REQUIRED TASK 1:
Answer these questions from the advice column:
(a) How many members sit on the board described in the first letter?
(b) What rule of thumb does the columnist give for the length of minutes?
(c) At the same meeting as the refund, what did the attorney advise the board to approve?
REQUIRED TASK 2: Carry on the advice column on meeting minutes and special assessments from its last sentence.

PASSAGE GIVEN:
————————
Richard White: Minutes of a meeting need not be verbatim

Q. Two directors and I are concerned about the verbatim recording of our minutes. The seven-member board operates under Robert’s Rules of Order. The secretary insists that every word spoken at board meetings must be recorded in the minutes. The minutes are transcribed from the secretary’s personal tape.

For a three-hour meeting there are nine pages of single-spaced. The minutes are published on the association Web site and are available, in written form, to any association member. We have tried to explain that previous board’s minutes were proper by recording what actions were motioned at the meetings and not every word that was spoken. Any advice you can give that will get us on track with a commonly accepted minutes format will be greatly appreciated. B.S. — Naples

A. A rule of thumb that I have used for years is that minutes should be about one page per hour of meeting. No, minutes should not include a verbatim record of what was said, but should include only an abridged record of the business conducted. The Law Dictionary defines minutes as a record of the proceedings of (a court,) a board of directors of a corporation should be neither a memorial of the decisions nor a recorded record of the proceedings, in other words, a complete text of the meeting. They should include proof of the meeting and briefly, a description of the business conducted. That means date, time, location and those attending the meeting. It would include motions and how the directors voted. -FS 718.111 (1)(b) & FS 720.303(3)- The transcript is unnecessary. In addition, Roberts says that they should contain mainly a record of what was done at the meeting and not what was said. (paragraph 47, Newly Revised) While I am sure that the secretary is trying to help present a record for the members who did not attend the meeting, it is too much work and excessive. The fact is that if the minutes, as a full transcript were presented as evidence, they could work against the association as inappropriate documents. The key words are, keep it simple.

Q. Can an association reallocate money that was passed as a special assessment for hurricane damage? Can it be used for any purpose they see fit if they have a surplus? D.F. — Stuart

A. The first answer is no. However, having been a manager in a similar situation, the attorney advised the board to approve a refund to the members and then at the same meeting, approve a special assessment for the same amount for another project. In short, the refund was a washout due to the new assessment. The problem is that the board must handle the funds to be spent for the new project and does not grant a right to use the surplus for any expense not disclosed in the second special assessment.
————————
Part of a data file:
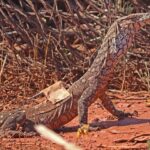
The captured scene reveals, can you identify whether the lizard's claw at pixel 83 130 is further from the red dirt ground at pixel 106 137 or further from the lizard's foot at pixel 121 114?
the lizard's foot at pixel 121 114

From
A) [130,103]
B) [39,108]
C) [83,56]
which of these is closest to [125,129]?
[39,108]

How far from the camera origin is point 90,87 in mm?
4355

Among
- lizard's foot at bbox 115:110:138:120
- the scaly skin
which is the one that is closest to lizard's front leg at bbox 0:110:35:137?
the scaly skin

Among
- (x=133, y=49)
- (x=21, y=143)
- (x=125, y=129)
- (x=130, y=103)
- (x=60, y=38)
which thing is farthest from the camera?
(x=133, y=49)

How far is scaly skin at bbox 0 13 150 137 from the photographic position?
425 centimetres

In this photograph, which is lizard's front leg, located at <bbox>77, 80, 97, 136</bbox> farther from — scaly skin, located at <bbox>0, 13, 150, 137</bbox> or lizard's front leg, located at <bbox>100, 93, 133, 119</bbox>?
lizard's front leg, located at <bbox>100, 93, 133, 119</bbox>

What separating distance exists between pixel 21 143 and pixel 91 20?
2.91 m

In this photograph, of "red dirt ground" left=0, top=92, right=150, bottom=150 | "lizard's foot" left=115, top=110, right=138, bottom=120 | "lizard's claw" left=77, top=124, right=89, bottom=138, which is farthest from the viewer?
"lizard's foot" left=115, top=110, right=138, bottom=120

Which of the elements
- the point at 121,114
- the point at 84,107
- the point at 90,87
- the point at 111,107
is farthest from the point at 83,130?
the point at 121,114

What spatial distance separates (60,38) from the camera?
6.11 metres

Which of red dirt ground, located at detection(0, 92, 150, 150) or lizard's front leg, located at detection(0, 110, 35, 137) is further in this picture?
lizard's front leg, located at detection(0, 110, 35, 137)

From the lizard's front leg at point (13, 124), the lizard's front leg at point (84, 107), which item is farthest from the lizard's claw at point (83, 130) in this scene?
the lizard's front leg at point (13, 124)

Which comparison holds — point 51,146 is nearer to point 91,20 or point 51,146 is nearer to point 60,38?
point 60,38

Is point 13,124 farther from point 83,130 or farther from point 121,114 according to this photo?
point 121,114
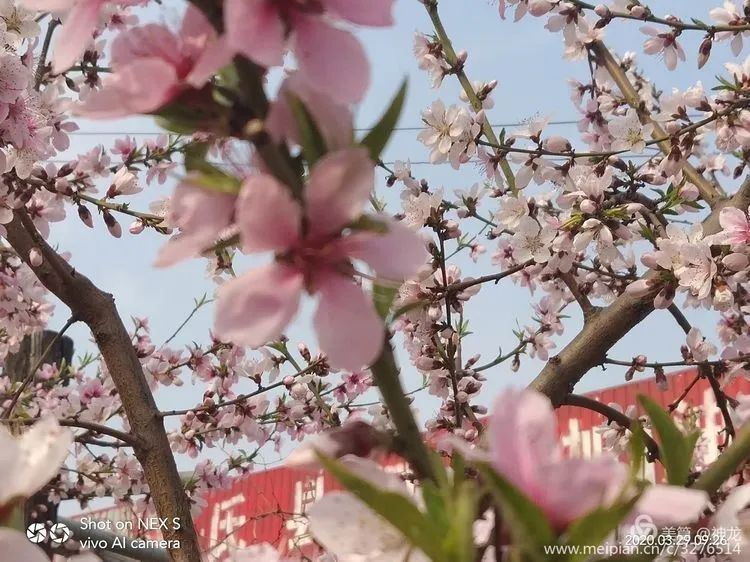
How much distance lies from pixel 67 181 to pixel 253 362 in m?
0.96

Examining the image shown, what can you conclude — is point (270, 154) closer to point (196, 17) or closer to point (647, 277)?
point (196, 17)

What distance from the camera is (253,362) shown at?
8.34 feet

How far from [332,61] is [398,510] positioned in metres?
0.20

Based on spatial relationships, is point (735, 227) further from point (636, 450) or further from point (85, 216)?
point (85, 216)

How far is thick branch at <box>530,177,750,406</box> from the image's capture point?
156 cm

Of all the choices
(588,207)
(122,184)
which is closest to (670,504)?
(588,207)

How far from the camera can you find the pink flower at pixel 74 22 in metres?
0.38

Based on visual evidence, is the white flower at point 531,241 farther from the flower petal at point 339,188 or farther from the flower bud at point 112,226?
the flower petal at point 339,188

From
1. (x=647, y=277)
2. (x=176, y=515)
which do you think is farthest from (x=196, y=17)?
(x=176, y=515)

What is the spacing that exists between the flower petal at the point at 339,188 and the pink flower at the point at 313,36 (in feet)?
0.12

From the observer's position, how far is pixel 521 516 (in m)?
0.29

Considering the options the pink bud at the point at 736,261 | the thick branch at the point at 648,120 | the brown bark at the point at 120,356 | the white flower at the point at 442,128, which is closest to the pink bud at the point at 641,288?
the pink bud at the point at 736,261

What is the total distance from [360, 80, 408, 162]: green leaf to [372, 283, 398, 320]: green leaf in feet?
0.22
————————
EXERCISE RESULT 1:
(a) Seven.
(b) About one page per hour of meeting.
(c) A special assessment for the same amount, for another project.

EXERCISE RESULT 2:
Q. Our homeowners’ board of directors is made up of nine directors elected from the membership. The directors then appoint four of them to serve as the officers. The officers have created an executive board to make decisions. This committee has no charter or other documentation that identifies its duties and/or boundaries. There have been verbal statements saying that their duties include setting meeting agendas, hearing presentations before they are taken to the board and so on. Historically, this group has assigned itself the authority to take actions regarding our association and then force the remaining board members to ratify the issue at the next board meeting. Other board members have assumed the responsibility and are refusing to approve blind ratifications. Are there any documents that specify the duties and rights of the executive board and any responsibilities or limits to this group? Can the remaining board members disband this group entirely? S.E. — Pinellas

A. Most association documents have three major sections. One of those sections is the bylaws and there you should find the duties of the officers. In general, the actions of the board of directors, who have the responsibilities of the association, elect the officers. The directors along with the bylaws provide the duties of these officers and have the right to approve operational policies. As such, at any board meeting, the directors can elect new officers if they feel the officers are not properly filling the duties assigned or approve new policies. Let me repeat this again, the directors are responsible to the association and members for the operations and the officers only have the duties assigned and are responsible to the directors and in turn the owners. It is an old management saying that managers and officers live from board meeting to board meeting. Yes, the directors at any properly called board meeting can recall the officers and elect new officers. You have a situation where the powers of the office have gone to their head and they incorrectly presume that they have the right to force their opinions. In fact, they have only the duties assigned. I call it the balloon head syndrome and the directors not only have the powers but the responsibility to burst their balloon and call them down.

Q. A committee chairperson, appointed by the board president, has asked that the directors not attend his committee meetings. Do not the directors have the privilege of attending all committee meetings because they are members? B.K. — St. Petersburg

A. In most situations directors would be allowed to attend committee meetings, keeping in mind that a quorum of directors should not be present. However, there might be a situation that must be discussed where the chairperson feels that those in attendance at the committee meeting would be hesitant to talk if a director attended the meeting. I would think it would be a request rather than a demand. Remember that most committees provide the board with possible answers to problems, needs or events. In most cases, the committee does not make final answers but provides information to the board. Then it is up to the board to make or approve the final resolution.

Q. Is it permissible for me, a member of a homeowners association, to download copies of articles of incorporation filed with the secretary of state in Tallahassee? Can you give me a Web site that I might use? M.W. — Poinciana

A. You can search for corporate filings. However, I question why you need to download the articles. Usually, the other sections of the documents, the declaration or covenants and the bylaws are more important for the operations of the association and they can be obtained at the county public records or the county courthouse. Usually the articles only include the purpose of the corporation and do not provide the rules and regulations or the method of business operations. You should have received a set of the documents when you closed on your home. Review the closing papers and see if you have a set included in the package. If you cannot locate your documents, go to the developer’s office and buy a set of the documents. Or, ask your neighbor if you can copy his.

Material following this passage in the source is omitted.